E. Stanley Jones: Not a Critic, But a Clarifier
E. Stanley Jones doesn’t dismiss James. He doesn’t call it wrong. He simply notices something important: the phrase “in Christ” never appears in the letter. And that absence matters.
Jones wasn’t nitpicking; he was pointing out a widespread problem in modern Christianity. Many believers, he observed, were modeling their lives not after Paul’s Spirit-filled vision of union with Christ, but after the activity-heavy tone of James. The result? A form of Christianity rooted more in self-effort than in Spirit-dependence. The fruit of that kind of life may look similar on the outside—but it is exhausting and hollow on the inside.
Jones contrasts “flogging” (self-willed obedience) with “flowing” (Spirit-led living). He’s not accusing James of promoting flogging—he’s saying many Christians have misread James in that direction. And that’s the crux of the issue.
Is James Teaching a Different Gospel?
Let’s be clear:
❌ No, James is not teaching a different gospel.
✅ But yes, James emphasizes a different aspect of the gospel.
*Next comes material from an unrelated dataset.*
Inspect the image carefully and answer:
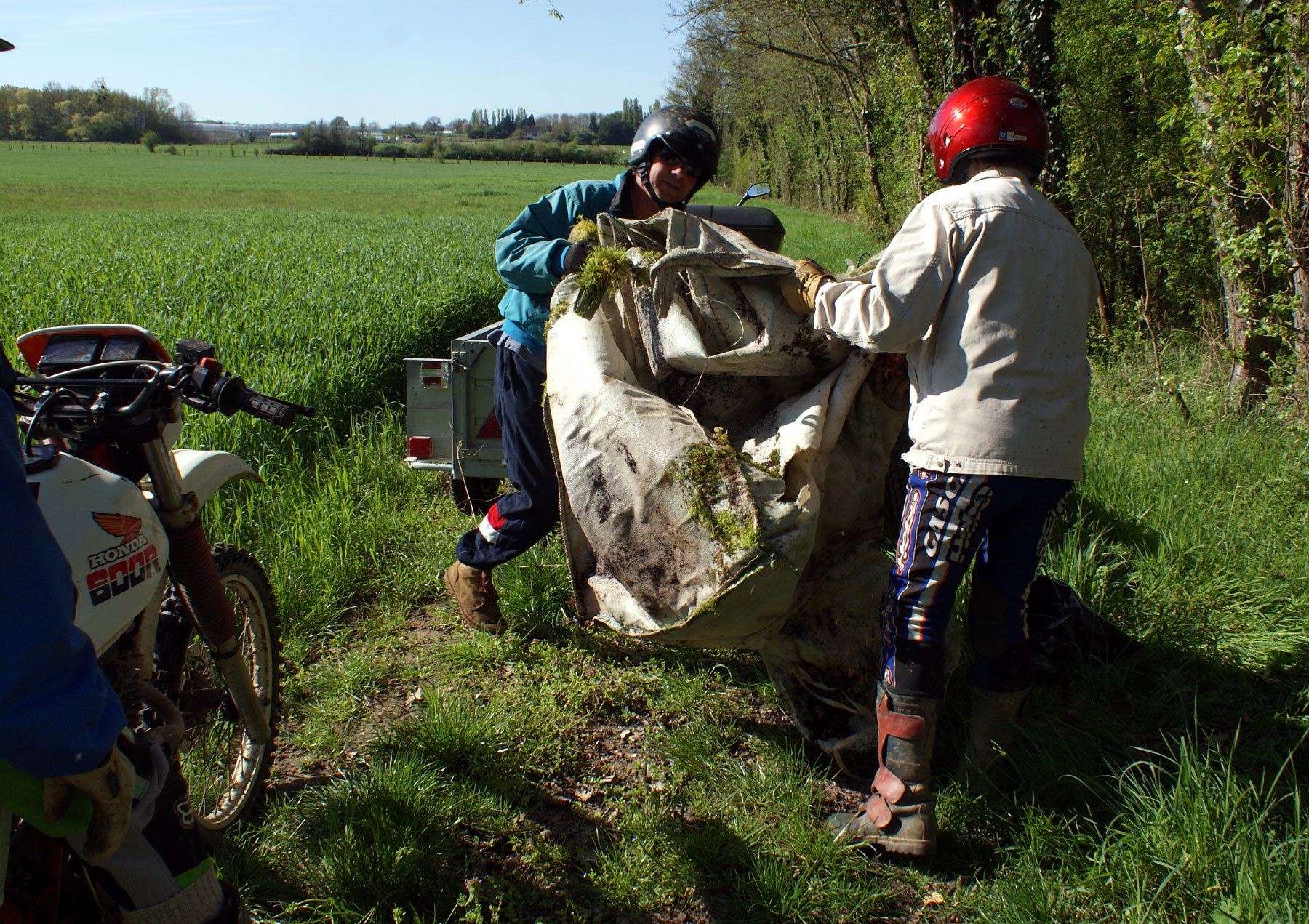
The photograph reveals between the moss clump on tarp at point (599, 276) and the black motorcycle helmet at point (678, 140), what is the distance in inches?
33.7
James assumes his readers already believe in Jesus. His concern is with hypocrisy and fruitlessness, not with how salvation begins, but how it shows itself. He never says we are saved by works—but rather that true saving faith cannot be divorced from visible fruit.
In fact, James and Paul are in harmony when understood in full context:
Paul says: “We are saved by grace through faith… not by works, so no one may boast” (Eph. 2:8-9).
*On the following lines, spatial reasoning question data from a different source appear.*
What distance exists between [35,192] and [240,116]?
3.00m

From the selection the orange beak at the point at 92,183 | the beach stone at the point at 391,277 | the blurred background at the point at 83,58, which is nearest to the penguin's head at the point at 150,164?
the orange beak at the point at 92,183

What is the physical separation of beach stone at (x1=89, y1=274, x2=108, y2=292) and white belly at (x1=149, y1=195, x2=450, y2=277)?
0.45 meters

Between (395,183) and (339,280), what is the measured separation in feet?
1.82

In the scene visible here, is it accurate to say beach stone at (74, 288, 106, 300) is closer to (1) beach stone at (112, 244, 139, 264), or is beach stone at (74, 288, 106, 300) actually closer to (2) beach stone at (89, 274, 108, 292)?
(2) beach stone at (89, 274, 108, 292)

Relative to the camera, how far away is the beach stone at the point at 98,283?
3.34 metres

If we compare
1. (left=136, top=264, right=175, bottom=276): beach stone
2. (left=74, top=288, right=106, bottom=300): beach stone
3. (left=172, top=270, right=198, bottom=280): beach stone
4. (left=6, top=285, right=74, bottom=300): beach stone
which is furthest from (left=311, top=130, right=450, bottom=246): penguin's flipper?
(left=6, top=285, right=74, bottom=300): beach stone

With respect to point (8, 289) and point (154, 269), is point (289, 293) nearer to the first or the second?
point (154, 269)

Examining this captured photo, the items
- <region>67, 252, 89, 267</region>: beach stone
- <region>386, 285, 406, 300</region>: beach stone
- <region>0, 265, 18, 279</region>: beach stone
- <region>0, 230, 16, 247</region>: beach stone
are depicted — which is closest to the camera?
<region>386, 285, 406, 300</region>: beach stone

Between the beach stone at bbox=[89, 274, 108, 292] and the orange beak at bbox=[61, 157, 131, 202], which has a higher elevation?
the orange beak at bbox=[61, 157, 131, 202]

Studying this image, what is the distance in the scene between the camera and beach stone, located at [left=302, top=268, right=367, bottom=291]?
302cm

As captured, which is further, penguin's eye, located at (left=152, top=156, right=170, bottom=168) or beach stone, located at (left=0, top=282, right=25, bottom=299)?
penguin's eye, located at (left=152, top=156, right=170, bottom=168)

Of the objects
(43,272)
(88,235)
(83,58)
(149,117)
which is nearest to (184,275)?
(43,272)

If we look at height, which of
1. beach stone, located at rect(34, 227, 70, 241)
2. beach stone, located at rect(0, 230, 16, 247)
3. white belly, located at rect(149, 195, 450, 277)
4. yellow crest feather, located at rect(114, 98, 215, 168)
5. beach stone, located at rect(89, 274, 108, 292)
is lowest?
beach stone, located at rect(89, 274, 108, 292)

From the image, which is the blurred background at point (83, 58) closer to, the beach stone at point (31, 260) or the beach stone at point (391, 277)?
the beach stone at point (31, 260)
James says: “Faith without works is dead” (James 2:17).
These aren’t contradictions; they are complements. Paul is laying the foundation. James is inspecting the house built on it. Paul tells us how we become new creations in Christ. James says, "Let’s make sure that new life actually shows."
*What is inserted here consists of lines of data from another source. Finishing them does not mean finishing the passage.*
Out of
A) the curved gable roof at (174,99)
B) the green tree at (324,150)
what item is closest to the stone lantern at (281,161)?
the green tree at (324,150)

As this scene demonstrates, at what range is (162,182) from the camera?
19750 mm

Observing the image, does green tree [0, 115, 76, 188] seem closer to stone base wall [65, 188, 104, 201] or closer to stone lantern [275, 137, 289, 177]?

Why the Absence of “In Christ” Still Matters
Even though James’ message is valid, Jones’ observation about the missing phrase “in Christ” should make us pause. Not because James is flawed, but because we are. We are prone to take commands and run with them on our own. We rush to the battlefield without waiting to hear the voice of our Commander. We mistake external conformity for internal transformation.
That’s why Paul’s epistles are saturated with the reality of union with Christ—because we must never separate the work from the Source. Works that do not flow from union are just noise. Even James, rightly understood, points us there. He begins by saying we must ask for wisdom from God—not muster it up. He ends by calling us to restore others gently, much like Paul does in Galatians.
The lack of “in Christ” in James isn’t an error—it’s an invitation. It reminds us that every command must be lived out through our connection to the indwelling Christ. Otherwise, we are just moralizing in the flesh, even if our proof texts come from Scripture.
A More Beautiful Harmony
Imagine a two-person band—Paul on piano, James on percussion. Paul plays the melody of grace and identity. James provides the rhythm of action and integrity. One without the other creates imbalance. But together, under the direction of the Holy Spirit, the sound is beautiful and whole.
We are not saved by works. We are not kept by works. But Christ in us—when trusted and yielded to—will work. As Paul said, It is God who works in you both to will and to do of His good pleasure (Phil. 2:13). And that’s a truth James would surely amen.
Final Thoughts: Don’t Flog. Flow.
Let’s not throw James aside. Let’s understand him properly. Let’s also not try to mimic him apart from Christ. The call to be “doers of the Word” is not a call to moralism—it’s a call to let Christ live His life through us.
E. Stanley Jones wasn’t criticizing James. He was correcting us. He was reminding the Church that if our works are done in ourselves, they are just straw. But if our works are done in Christ, they are gold, silver, and precious stones—glorious, eternal, and full of joy.
Let’s trade the whip for the waterwheel. Let the Spirit turn our hearts by grace and let good works flow—because we are in Him, and He is in us.